A simple way to have just one step for users to confirm email address and set initial password using the link you proposed…
Send one email your app generates, including a reset_password_token, and consider user’s possession of that token confirmation of the validity of that email address.
In system account generation code, assuming User model is set up with :recoverable and :database_authenticatable Devise modules…
acct = User.new
acct.password = User.reset_password_token #won't actually be used...
acct.reset_password_token = User.reset_password_token
acct.email = "user@usercompany.com" #assuming users will identify themselves with this field
#set other acct fields you may need
acct.save
Make the devise reset password view a little clearer for users when setting initial password.
views/devise/passwords/edit.html.erb
...
<%= "true" == params[:initial] ? "Set your password" : "Reset your password" %>
...
Generated Email
Hi <%= @user.name %>
An account has been generated for you.
Please visit www.oursite.com/users/password/edit?initial=true&reset_password_token=<%= @user.reset_password_token %> to set your password.

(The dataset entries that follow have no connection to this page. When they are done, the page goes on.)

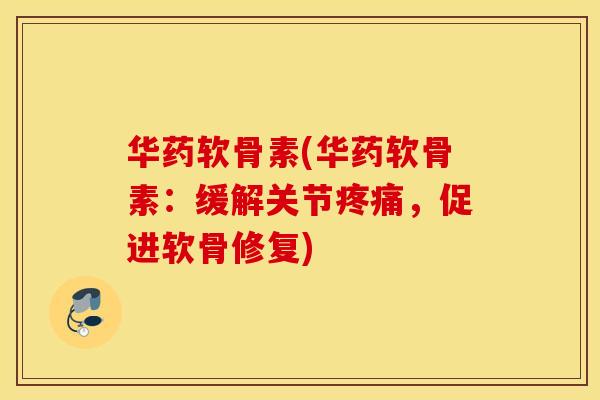 华药软骨素(华药软骨素：缓解关节，促进软骨修复)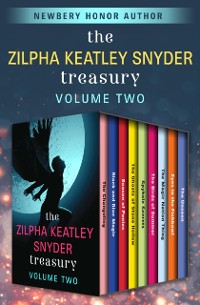 Cover Zilpha Keatley Snyder Treasury Volume Two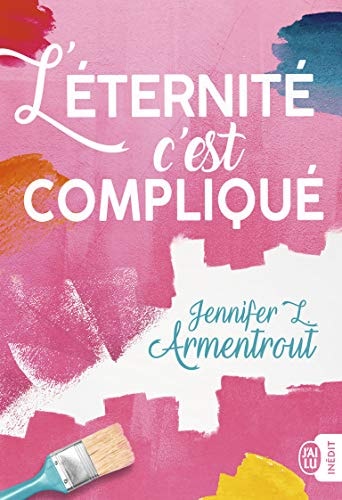 'ETERNITE, C'EST COMPLIQUE, de Jennifer L. Armentrout | portada del libro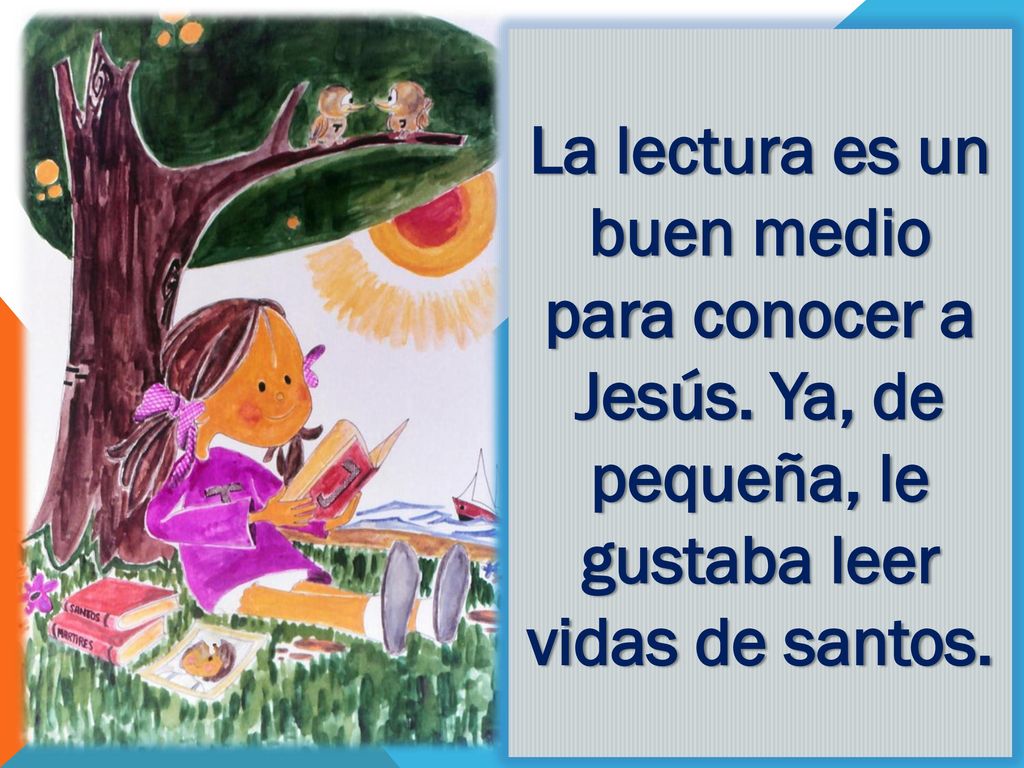 La lectura es un buen medio para conocer a Jesús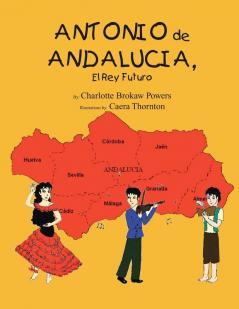 Antonio De Andalucia El Rey Futuro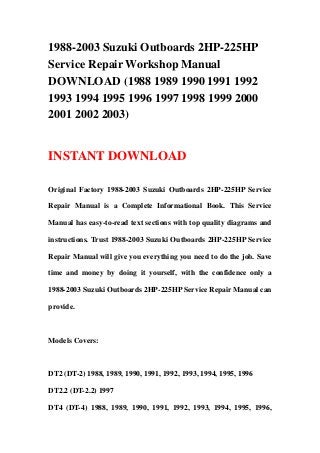 1988-2003 Suzuki Outboards 2HP-225HP
Service Repair Workshop Manual
DOWNLOAD (1988 1989 1990 1991 1992
1993 1994 1995 1996 1997 1998 1999 2000
2001 2002 2003)
INSTANT DOWNLOAD
Original Factory 1988-2003 Suzuki Outboards 2HP-225HP Service
Repair Manual is a Complete Informational Book. This Service
Manual has easy-to-read text sections with top quality diagrams and
instructions. Trust 1988-2003 Suzuki Outboards 2HP-225HP Service
Repair Manual will give you everything you need to do the job. Save
time and money by doing it yourself, with the confidence only a
1988-2003 Suzuki Outboards 2HP-225HP Service Repair Manual can
provide.
Models Covers:
DT2 (DT-2) 1988, 1989, 1990, 1991, 1992, 1993, 1994, 1995, 1996
DT2.2 (DT-2.2) 1997
DT4 (DT-4) 1988, 1989, 1990, 1991, 1992, 1993, 1994, 1995, 1996,
 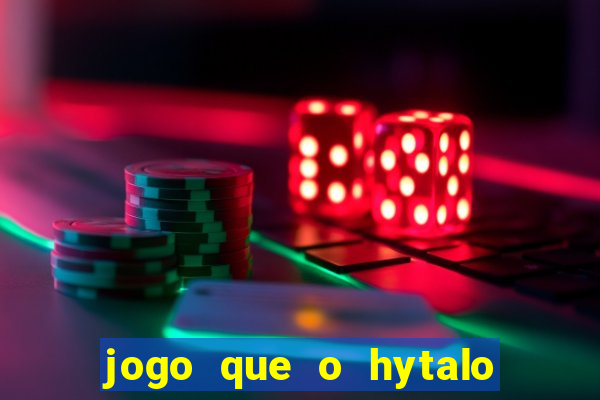 jogo que o hytalo santos joga para ganhar dinheiro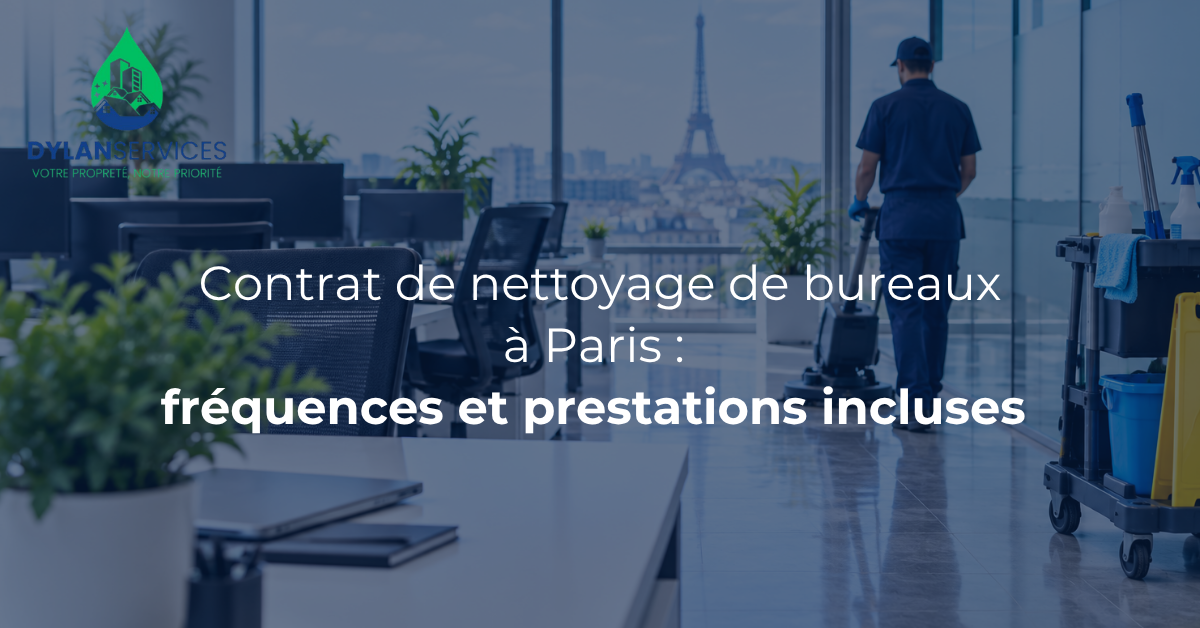 Contrat de nettoyage de bureaux à Paris : fréquences et prestations incluses - Dylan Services Blog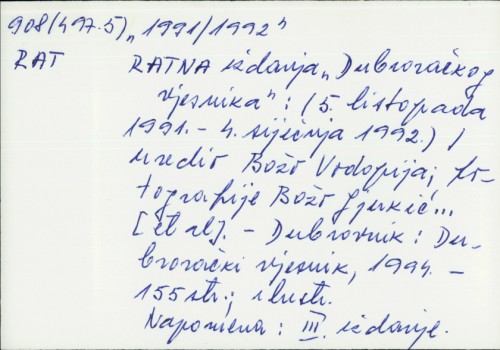 Ratna izdanja "Dubrovačkoga vjesnika" : (5. listopada 1991. - 4. siječnja 1992.) / [uredio Božo Vodopija ; fotografije Božo Gjukić... et al.].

No need to include :confirmable Devise module in your User model, since accounts created by your app won’t get accessed without the reset_password_token in the email.
Devise will handle the submit and clear the reset_password_token field.
See devise_gem_folder/lib/devise/models/recoverable.rb
and database_authenticatable.rb
for details on reset_password_token
method and friends.
If you want to use Devise :confirmable
module rather than this approach, see the Devise wiki page.